Count the lines in the data below that contain the string "between", treating uppercase and lowercase as different. Reply with the number only.

— Start Source material —

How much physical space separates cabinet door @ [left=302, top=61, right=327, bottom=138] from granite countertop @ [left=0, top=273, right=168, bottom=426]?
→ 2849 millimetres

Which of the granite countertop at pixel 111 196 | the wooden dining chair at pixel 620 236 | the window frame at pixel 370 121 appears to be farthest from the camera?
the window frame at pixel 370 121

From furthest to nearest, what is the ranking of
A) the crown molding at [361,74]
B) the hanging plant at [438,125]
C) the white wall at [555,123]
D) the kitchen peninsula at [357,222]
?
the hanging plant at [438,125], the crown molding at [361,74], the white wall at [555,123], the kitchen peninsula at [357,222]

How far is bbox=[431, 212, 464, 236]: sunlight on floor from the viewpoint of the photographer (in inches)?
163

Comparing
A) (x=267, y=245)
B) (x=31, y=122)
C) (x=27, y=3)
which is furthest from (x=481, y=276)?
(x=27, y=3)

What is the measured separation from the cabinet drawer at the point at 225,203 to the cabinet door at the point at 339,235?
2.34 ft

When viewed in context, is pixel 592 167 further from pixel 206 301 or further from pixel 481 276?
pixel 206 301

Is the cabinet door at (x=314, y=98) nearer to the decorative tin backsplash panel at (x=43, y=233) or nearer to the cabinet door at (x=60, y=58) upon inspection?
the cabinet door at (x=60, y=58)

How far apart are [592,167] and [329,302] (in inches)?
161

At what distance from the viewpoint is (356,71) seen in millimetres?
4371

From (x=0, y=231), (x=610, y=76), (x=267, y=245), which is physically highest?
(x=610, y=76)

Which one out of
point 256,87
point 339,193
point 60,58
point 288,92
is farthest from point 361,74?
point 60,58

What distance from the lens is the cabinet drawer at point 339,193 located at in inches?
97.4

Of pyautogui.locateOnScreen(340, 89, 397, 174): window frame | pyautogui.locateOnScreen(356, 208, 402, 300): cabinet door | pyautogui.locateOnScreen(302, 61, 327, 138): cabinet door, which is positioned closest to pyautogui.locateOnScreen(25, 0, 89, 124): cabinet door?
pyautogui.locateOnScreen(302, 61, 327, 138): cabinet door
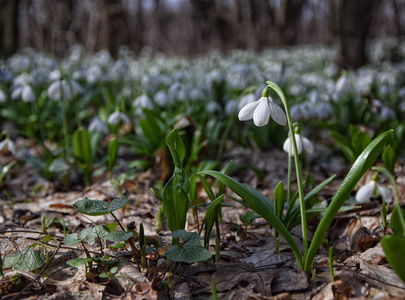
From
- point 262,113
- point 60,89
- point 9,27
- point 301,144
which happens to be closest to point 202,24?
point 9,27

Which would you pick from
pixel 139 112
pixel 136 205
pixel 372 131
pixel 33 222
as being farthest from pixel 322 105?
pixel 33 222

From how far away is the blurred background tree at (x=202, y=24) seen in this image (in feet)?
23.3

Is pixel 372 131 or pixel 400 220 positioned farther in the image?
pixel 372 131

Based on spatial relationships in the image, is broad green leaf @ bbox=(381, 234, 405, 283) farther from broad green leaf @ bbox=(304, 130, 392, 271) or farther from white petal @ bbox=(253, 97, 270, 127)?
white petal @ bbox=(253, 97, 270, 127)

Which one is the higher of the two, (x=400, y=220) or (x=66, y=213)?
(x=400, y=220)

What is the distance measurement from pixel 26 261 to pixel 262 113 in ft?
3.78

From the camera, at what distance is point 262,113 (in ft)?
5.02

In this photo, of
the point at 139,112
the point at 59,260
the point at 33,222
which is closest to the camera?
the point at 59,260

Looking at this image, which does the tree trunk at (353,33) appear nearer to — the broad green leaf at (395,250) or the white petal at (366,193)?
the white petal at (366,193)

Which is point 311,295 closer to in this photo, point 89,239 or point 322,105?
point 89,239

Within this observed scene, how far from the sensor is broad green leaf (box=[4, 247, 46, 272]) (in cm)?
158

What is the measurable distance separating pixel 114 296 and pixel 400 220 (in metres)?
1.14

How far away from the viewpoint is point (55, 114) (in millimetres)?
4602

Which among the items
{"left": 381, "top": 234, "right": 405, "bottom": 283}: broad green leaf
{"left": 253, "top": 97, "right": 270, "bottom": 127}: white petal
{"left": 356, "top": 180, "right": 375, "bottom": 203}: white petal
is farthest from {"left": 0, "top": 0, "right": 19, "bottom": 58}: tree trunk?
{"left": 381, "top": 234, "right": 405, "bottom": 283}: broad green leaf
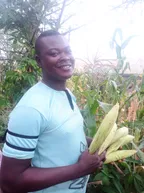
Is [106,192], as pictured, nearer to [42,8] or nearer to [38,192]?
[38,192]

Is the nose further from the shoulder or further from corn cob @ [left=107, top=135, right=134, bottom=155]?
corn cob @ [left=107, top=135, right=134, bottom=155]

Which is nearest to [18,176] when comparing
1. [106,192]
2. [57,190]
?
[57,190]

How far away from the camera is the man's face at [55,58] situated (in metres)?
0.85

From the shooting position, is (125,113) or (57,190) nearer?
(57,190)

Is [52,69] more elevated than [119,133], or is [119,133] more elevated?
[52,69]

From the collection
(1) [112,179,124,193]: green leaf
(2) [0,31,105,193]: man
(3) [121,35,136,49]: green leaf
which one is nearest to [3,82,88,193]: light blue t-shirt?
(2) [0,31,105,193]: man

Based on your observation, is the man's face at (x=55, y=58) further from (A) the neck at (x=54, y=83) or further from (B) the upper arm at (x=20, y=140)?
(B) the upper arm at (x=20, y=140)

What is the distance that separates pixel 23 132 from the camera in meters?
0.72

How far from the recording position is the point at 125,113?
1573 millimetres

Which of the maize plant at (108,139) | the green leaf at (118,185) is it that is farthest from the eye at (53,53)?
the green leaf at (118,185)

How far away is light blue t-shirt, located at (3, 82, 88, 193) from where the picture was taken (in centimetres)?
73

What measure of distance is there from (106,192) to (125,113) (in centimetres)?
46

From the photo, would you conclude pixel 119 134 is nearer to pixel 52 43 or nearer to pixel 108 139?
pixel 108 139

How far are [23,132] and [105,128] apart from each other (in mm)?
281
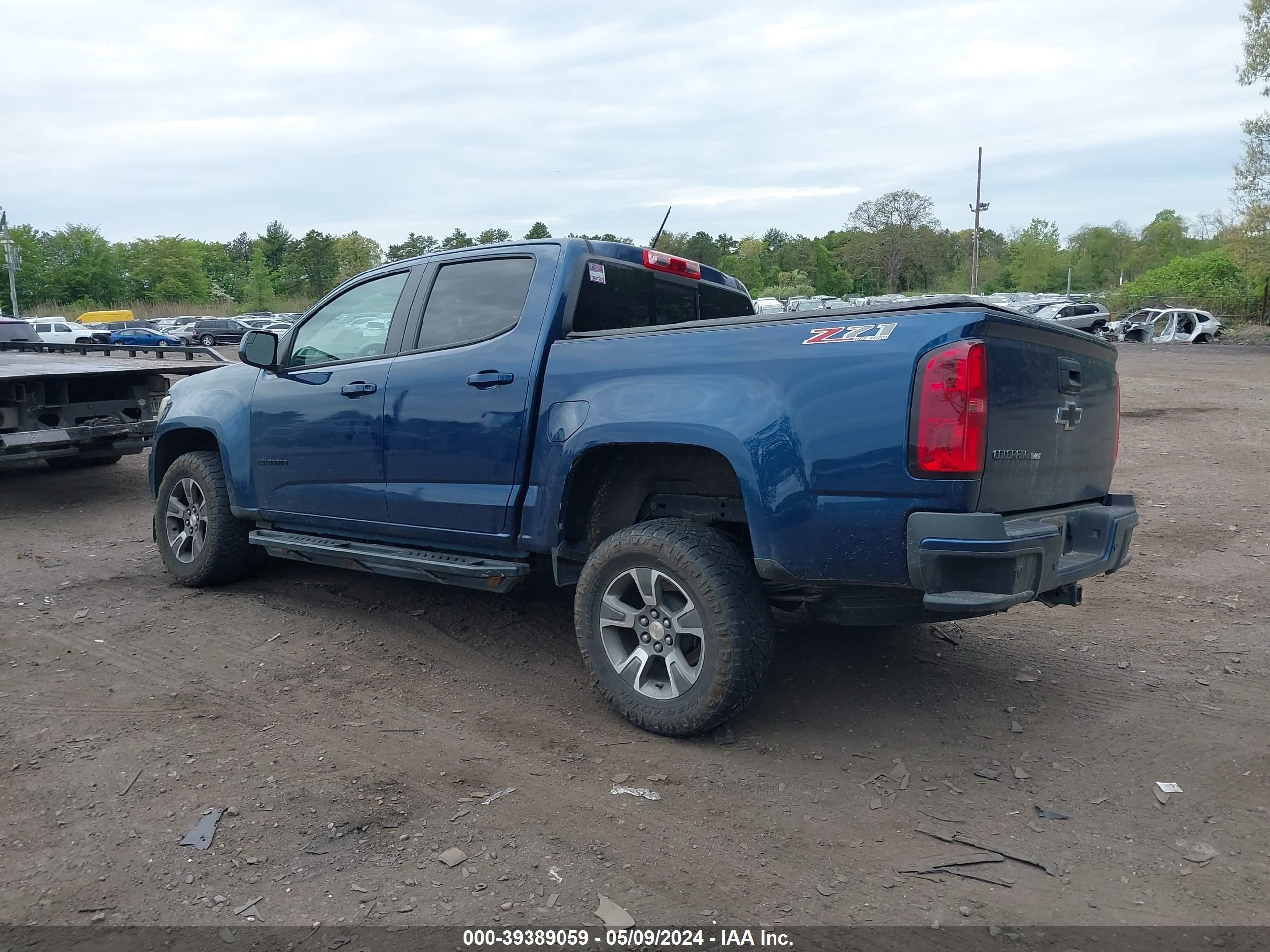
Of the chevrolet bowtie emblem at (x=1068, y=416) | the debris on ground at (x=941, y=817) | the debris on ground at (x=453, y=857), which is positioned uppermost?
the chevrolet bowtie emblem at (x=1068, y=416)

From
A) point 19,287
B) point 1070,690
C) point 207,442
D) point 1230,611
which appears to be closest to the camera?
point 1070,690

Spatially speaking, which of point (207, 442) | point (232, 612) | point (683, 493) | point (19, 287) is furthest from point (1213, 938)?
point (19, 287)

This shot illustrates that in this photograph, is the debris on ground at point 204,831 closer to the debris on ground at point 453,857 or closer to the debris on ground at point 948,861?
the debris on ground at point 453,857

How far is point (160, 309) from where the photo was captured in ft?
207

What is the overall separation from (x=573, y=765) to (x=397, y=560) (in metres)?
1.60

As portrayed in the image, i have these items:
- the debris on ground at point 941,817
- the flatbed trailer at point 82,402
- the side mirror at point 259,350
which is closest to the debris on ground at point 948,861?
the debris on ground at point 941,817

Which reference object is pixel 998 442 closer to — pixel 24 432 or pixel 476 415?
pixel 476 415

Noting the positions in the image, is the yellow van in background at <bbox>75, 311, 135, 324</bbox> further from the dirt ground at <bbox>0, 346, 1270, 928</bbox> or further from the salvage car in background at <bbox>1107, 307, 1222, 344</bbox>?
the dirt ground at <bbox>0, 346, 1270, 928</bbox>

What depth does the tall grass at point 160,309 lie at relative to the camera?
2434 inches

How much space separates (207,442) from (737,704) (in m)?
4.17

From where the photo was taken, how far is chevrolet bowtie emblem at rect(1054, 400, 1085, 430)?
151 inches

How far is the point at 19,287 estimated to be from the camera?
74.0m

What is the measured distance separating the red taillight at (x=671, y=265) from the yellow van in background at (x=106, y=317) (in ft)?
188

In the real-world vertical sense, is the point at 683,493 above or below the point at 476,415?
below
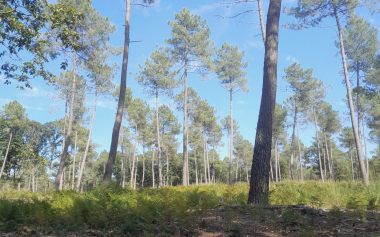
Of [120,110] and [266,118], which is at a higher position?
[120,110]

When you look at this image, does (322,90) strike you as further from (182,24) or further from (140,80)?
(140,80)

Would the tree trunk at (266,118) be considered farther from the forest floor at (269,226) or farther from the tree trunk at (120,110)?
the tree trunk at (120,110)

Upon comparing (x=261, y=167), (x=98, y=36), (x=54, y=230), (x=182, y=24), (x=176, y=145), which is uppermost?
(x=182, y=24)

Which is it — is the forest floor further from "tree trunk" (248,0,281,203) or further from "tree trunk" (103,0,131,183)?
"tree trunk" (103,0,131,183)

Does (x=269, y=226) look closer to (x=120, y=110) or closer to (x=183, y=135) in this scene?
(x=120, y=110)

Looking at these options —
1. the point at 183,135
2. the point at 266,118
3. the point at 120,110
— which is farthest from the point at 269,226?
the point at 183,135

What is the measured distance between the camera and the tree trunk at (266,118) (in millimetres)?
5113

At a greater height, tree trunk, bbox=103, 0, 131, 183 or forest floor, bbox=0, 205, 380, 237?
tree trunk, bbox=103, 0, 131, 183

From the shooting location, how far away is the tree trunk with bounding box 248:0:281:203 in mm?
5113

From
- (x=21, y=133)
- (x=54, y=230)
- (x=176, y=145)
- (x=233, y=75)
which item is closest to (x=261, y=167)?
(x=54, y=230)

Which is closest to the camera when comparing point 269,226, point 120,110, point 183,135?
point 269,226

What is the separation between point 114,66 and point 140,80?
3.84 m

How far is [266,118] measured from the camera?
5551mm

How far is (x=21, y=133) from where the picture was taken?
114 feet
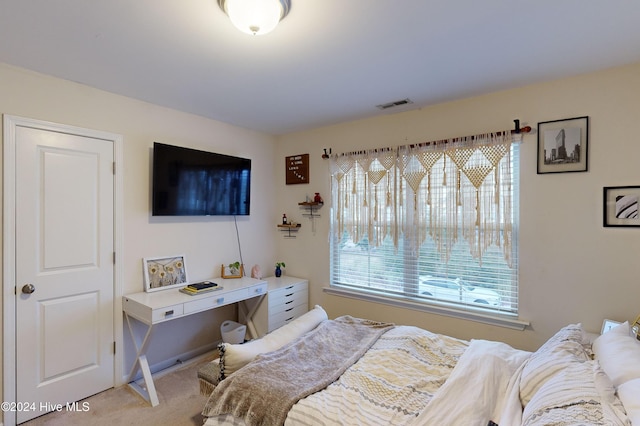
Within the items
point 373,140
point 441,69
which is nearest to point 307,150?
point 373,140

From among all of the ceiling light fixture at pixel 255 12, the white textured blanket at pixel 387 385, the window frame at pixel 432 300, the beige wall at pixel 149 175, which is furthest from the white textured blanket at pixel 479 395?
the beige wall at pixel 149 175

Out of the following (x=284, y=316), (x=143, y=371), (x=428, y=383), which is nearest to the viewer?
(x=428, y=383)

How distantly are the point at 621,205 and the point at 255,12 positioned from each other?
104 inches

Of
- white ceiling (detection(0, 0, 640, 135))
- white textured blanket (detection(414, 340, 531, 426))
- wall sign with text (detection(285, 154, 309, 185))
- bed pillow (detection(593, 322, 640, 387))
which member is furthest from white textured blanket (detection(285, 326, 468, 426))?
wall sign with text (detection(285, 154, 309, 185))

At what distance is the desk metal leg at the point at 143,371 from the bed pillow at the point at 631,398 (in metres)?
2.68

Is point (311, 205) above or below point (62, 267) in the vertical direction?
above

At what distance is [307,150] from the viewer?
12.4 ft

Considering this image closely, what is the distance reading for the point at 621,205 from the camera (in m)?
2.14

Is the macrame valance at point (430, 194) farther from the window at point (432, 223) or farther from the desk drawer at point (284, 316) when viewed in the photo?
the desk drawer at point (284, 316)

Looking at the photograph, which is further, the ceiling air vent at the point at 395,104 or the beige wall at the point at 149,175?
the ceiling air vent at the point at 395,104

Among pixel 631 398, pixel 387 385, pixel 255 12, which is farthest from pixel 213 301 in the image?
pixel 631 398

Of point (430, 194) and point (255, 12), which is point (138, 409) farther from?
point (430, 194)

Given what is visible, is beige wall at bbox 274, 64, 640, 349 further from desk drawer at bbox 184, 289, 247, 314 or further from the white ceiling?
desk drawer at bbox 184, 289, 247, 314

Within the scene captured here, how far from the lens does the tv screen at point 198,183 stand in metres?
2.78
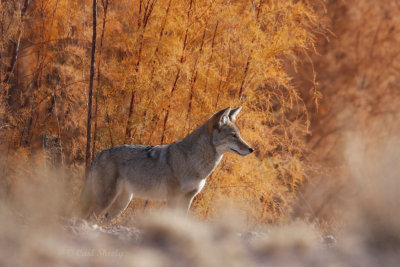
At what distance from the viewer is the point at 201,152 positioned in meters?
4.83

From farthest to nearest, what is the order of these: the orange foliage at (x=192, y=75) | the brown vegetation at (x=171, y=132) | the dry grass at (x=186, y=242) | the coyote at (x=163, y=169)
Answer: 1. the orange foliage at (x=192, y=75)
2. the coyote at (x=163, y=169)
3. the brown vegetation at (x=171, y=132)
4. the dry grass at (x=186, y=242)

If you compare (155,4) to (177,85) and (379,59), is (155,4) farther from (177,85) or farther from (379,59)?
(379,59)

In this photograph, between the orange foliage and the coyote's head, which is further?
the orange foliage

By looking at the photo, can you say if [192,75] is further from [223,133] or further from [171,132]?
[223,133]

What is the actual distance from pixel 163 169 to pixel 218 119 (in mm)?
730

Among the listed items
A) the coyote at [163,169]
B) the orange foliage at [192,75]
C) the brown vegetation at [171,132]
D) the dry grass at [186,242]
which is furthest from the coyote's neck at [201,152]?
the orange foliage at [192,75]

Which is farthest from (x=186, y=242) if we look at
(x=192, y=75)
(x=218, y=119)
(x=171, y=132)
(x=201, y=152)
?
(x=171, y=132)

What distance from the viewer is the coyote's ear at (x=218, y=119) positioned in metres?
4.79

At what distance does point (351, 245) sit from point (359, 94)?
10266 millimetres

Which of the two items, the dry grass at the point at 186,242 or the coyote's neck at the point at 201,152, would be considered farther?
the coyote's neck at the point at 201,152

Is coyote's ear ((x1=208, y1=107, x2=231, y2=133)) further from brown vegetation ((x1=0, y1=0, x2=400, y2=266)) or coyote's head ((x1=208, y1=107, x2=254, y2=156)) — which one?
brown vegetation ((x1=0, y1=0, x2=400, y2=266))

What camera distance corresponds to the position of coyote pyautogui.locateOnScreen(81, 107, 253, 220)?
4.77 meters

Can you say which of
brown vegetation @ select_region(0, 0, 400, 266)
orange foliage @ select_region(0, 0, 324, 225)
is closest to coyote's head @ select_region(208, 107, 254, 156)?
brown vegetation @ select_region(0, 0, 400, 266)

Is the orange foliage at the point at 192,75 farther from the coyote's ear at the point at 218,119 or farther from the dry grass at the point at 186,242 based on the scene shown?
the dry grass at the point at 186,242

— End Source material —

Completed task =>
3